Brigid eyed the ruined egg sacs for a heartfelt moment, wondering at what Kane had done. “They were children,” she said. “You shouldn’t have—”
“They tried to kill me, Baptiste,” Kane snapped back. “Me and you and Grant. No discussion, no explanation. They just dragged me under—”
“Me, too,” Grant added, “or they tried to.”
Brigid shook her head regretfully. “They were probably hungry, living down here like this.”
“Then I sympathize,” Kane said hotly, “but that won’t stop me putting up a fight when something starts chomping down on my leg.”
They left it at that, the atmosphere between the trio strained. Brigid knew Kane was right in one sense. They had come here without any intention to hurt anything, but had been forced to defend themselves.

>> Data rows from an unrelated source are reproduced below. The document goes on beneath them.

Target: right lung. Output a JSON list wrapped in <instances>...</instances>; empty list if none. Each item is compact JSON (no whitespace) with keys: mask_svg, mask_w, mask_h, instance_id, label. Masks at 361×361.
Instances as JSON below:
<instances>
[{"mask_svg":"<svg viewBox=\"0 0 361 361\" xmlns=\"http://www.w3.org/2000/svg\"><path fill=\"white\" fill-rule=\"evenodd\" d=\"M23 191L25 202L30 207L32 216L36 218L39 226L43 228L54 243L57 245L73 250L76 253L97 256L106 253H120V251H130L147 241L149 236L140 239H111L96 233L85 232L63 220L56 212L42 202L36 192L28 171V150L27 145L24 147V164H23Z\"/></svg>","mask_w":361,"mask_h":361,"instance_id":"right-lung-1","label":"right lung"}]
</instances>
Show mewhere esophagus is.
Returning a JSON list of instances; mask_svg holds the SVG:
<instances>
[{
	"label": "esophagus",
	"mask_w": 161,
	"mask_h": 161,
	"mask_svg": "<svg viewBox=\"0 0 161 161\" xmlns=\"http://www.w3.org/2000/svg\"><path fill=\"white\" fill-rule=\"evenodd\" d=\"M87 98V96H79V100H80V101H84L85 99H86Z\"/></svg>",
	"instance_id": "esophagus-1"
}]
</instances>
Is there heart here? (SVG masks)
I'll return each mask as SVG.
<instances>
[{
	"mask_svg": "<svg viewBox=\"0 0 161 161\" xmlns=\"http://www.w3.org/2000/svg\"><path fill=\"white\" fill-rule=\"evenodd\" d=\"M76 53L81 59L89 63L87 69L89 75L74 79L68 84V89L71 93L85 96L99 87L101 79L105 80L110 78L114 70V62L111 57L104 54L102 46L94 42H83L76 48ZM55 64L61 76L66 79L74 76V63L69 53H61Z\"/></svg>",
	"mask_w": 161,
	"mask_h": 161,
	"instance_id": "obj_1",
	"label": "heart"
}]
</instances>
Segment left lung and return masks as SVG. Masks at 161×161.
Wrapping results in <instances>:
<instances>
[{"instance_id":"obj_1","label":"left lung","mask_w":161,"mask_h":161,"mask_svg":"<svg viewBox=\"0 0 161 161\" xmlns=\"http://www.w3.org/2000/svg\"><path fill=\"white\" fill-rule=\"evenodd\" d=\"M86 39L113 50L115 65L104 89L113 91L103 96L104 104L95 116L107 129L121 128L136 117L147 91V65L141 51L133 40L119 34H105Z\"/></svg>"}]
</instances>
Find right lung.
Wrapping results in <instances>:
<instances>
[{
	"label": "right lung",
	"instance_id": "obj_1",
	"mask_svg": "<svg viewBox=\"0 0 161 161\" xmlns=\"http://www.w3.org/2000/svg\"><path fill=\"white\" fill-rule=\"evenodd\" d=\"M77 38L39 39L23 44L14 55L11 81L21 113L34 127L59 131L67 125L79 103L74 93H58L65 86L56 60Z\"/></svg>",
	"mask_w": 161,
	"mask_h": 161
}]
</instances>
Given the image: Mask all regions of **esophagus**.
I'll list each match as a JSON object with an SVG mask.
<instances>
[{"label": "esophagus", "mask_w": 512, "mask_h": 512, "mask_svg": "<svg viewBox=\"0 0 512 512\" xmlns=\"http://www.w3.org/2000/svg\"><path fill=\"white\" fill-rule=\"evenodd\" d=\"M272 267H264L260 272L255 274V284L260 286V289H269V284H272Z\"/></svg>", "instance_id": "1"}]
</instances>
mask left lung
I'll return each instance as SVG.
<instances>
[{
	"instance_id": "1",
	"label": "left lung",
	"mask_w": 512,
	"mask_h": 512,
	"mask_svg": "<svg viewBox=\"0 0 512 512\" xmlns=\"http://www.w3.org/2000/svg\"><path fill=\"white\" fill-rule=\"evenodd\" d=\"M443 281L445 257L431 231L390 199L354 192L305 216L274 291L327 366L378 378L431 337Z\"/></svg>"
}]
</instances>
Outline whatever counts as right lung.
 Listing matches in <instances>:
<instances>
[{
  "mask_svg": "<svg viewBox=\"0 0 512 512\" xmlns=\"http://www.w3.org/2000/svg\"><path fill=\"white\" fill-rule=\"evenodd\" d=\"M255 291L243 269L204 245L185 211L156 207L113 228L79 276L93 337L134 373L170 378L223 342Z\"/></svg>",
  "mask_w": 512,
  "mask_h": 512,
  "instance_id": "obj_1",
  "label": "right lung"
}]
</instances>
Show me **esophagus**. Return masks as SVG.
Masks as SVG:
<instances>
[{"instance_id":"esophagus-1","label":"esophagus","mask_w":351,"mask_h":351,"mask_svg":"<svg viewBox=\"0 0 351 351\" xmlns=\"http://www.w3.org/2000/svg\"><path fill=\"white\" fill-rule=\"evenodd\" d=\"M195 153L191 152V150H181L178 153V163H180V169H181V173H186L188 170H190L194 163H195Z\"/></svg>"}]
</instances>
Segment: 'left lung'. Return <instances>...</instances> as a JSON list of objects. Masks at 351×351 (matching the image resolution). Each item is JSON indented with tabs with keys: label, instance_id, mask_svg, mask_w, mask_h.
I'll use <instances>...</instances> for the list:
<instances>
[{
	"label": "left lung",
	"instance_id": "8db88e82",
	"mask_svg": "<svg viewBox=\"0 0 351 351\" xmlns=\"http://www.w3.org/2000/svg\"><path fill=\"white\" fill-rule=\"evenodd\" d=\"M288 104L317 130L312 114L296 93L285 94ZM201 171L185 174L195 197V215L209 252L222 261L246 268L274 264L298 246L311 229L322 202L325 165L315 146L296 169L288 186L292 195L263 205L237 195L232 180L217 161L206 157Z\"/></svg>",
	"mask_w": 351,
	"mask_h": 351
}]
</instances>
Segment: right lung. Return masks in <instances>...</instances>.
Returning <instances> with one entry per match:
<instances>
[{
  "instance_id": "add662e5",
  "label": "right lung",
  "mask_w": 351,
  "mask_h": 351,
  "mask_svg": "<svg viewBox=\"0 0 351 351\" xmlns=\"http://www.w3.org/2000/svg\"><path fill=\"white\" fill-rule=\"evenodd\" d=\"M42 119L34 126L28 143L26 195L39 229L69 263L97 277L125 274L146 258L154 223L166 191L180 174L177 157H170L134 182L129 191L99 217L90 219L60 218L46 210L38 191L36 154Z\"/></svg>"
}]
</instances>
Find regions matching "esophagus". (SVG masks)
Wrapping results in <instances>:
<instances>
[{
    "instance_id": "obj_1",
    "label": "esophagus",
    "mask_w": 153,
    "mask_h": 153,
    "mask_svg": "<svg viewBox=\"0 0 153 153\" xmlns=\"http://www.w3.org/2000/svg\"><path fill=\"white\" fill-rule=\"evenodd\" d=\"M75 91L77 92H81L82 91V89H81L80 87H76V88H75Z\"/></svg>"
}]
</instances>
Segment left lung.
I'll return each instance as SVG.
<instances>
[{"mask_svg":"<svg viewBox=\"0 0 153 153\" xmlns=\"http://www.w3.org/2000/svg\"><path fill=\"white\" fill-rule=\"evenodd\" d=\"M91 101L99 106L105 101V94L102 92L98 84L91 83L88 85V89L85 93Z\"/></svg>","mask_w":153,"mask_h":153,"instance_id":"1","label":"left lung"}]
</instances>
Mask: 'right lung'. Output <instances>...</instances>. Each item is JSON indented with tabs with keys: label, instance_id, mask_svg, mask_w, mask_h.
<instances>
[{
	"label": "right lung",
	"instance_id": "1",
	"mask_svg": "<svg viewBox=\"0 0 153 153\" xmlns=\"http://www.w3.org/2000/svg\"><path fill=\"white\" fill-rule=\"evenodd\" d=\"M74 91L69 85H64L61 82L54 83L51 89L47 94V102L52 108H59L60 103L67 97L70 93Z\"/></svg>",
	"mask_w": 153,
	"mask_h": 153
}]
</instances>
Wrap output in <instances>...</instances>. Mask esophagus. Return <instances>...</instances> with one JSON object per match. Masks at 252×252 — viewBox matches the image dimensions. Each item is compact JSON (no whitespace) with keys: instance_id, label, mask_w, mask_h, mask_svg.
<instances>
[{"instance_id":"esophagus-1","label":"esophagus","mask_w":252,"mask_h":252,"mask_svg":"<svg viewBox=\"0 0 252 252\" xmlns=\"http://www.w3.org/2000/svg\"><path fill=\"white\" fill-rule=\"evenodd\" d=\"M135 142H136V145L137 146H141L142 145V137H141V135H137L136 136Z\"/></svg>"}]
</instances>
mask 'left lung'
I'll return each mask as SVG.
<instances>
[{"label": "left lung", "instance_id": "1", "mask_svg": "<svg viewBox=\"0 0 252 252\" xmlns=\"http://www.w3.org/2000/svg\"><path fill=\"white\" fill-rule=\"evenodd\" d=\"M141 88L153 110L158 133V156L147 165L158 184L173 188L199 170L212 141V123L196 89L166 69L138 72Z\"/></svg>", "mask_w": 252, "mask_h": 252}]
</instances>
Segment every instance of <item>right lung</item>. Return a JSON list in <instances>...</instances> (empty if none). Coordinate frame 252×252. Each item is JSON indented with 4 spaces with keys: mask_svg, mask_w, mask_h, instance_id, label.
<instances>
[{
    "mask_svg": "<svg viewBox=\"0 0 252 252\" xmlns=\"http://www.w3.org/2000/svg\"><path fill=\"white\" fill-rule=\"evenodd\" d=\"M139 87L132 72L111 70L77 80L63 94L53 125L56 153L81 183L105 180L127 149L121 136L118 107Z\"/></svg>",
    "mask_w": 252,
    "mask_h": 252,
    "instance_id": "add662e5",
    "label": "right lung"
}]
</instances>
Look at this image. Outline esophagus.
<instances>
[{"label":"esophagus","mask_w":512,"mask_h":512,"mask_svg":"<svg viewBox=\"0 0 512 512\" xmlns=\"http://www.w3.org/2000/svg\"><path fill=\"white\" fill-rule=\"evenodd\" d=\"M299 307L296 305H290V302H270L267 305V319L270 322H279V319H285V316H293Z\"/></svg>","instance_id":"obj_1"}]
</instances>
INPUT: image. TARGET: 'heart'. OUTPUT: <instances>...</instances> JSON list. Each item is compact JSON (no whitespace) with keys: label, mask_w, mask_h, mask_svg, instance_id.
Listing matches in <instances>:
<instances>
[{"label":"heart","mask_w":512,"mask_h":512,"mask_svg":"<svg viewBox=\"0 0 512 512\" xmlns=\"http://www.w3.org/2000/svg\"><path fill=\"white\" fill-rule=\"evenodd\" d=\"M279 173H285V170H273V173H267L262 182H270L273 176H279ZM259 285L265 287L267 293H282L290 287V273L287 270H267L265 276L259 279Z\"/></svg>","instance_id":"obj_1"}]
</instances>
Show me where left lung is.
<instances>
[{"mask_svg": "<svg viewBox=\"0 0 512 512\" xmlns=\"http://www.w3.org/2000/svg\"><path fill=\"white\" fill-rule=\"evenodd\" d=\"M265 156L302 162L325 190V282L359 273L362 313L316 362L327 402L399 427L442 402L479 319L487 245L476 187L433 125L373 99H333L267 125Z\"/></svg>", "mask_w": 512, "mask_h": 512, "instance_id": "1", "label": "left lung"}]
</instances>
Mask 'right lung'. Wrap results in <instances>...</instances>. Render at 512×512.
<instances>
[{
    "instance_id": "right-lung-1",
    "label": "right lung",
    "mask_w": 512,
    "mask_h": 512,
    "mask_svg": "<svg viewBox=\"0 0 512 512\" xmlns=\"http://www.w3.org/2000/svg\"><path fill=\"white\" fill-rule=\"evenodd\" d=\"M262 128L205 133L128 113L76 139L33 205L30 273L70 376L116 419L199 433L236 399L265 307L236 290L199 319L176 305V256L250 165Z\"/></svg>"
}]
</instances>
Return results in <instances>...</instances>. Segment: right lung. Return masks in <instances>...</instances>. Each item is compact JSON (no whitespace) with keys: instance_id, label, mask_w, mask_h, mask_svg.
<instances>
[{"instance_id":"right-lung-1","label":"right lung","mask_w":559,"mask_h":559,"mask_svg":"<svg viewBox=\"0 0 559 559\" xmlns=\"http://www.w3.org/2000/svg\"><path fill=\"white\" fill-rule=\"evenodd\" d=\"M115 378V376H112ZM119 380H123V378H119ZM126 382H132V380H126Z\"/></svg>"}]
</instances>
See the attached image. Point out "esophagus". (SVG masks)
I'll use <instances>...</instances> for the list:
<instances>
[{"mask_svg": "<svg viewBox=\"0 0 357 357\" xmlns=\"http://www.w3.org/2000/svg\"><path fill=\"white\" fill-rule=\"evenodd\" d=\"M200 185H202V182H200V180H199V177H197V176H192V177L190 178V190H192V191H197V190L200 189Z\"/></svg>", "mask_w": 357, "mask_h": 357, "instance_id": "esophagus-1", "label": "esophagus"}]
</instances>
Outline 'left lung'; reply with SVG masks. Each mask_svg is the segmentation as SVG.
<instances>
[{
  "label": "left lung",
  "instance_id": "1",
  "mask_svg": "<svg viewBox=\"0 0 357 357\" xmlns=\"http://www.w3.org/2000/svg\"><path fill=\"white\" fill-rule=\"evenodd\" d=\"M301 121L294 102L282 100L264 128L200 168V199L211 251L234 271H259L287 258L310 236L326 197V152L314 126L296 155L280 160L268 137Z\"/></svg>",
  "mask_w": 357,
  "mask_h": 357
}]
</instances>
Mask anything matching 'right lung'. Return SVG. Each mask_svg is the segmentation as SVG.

She herself had been cornered and forced to kill three of the strange mutated creatures. Even so, it wouldn’t sit easy with her, especially killing unborn things like the ones Kane had dispatched.
“I wonder what they are,” she said, crouching down to examine the body of the adult that Kane had shot.
“Some kind of mutie,” he replied dismissively.
“This one’s a female,” she told him, and then she indicated the eggs. “Their mother, probably, trying to feed her brood.
“But they’re not a strain of mutie I recognize,” Brigid continued. “They share superficial similarities to scalies, but they’re more animal than that.”
“A new strain?” Grant proposed.
“Could be,” she mused, “but they shouldn’t be appearing like this.”
Kane stepped over to the wide hole and peeked inside. “You think maybe we should go check out the source?” It was obvious he wanted to. That was the reason he had brought them back here.
“Yes, we should,” Brigid agreed, checking and reloading her pistol before she slipped it back into its holster.
With his head still in the hole, Kane called a hearty “Hello-o-o!” and listened for a response. The only thing to come back was the distant echo of his own voice.
“Smart,” Brigid muttered to herself with a shake of her head.
“So,” Kane asked, “you want me to go first?”
“You’re point man,” Grant said.
“Why not,” Brigid added. “Look how much it helped us last time.”
* * *
THE THREE CERBERUS warriors clambered through the rough gap in the wall. They were in a long, roughly carved tunnel that stretched through a thick layer of poured concrete. The space was unlit, and way longer than their xenon beams could reach, leaving a whole swathe of the hole in darkness.
The concrete walls felt rough where they had been drilled into and broken up, and were scuffed and dark with mold. There was a little water on the floor here, not a stream but just a shallow trickle a couple inches across at its widest point.
“Water’s coming in from somewhere,” Brigid observed, running her beam on the glistening flow.
“Clean water,” Grant pointed out, noting its clearness.
The water was flowing steadily toward them, coming from the direction they were headed.
Kane marched on. The tunnel was on a gradual slope, and a few stretches had rugged, uneven steps carved in the floor. “Someone certainly wanted to get down here,” he said grimly.
“Or they wanted to get away from whatever is up there,” Grant suggested solemnly.
“You saw the borer,” Brigid pointed out. “Could be this tunnel’s been here for a long time.”
There was a sense of foreboding as they climbed the gentle slope to whatever waited above. Nothing came to block their path and there was no sign of life, not even insects feasting on the mold. The trickling of water was the only movement they could detect.
* * *
IT TOOK SIX MINUTES until the powerful xenon beams reached the end of the rough-hewn tunnel, seven until the Cerberus teammates had finished their ascent to its egress. The exit, like the rest of the tunnel, was roughly carved, an almost circular hole leading to whatever lay beyond.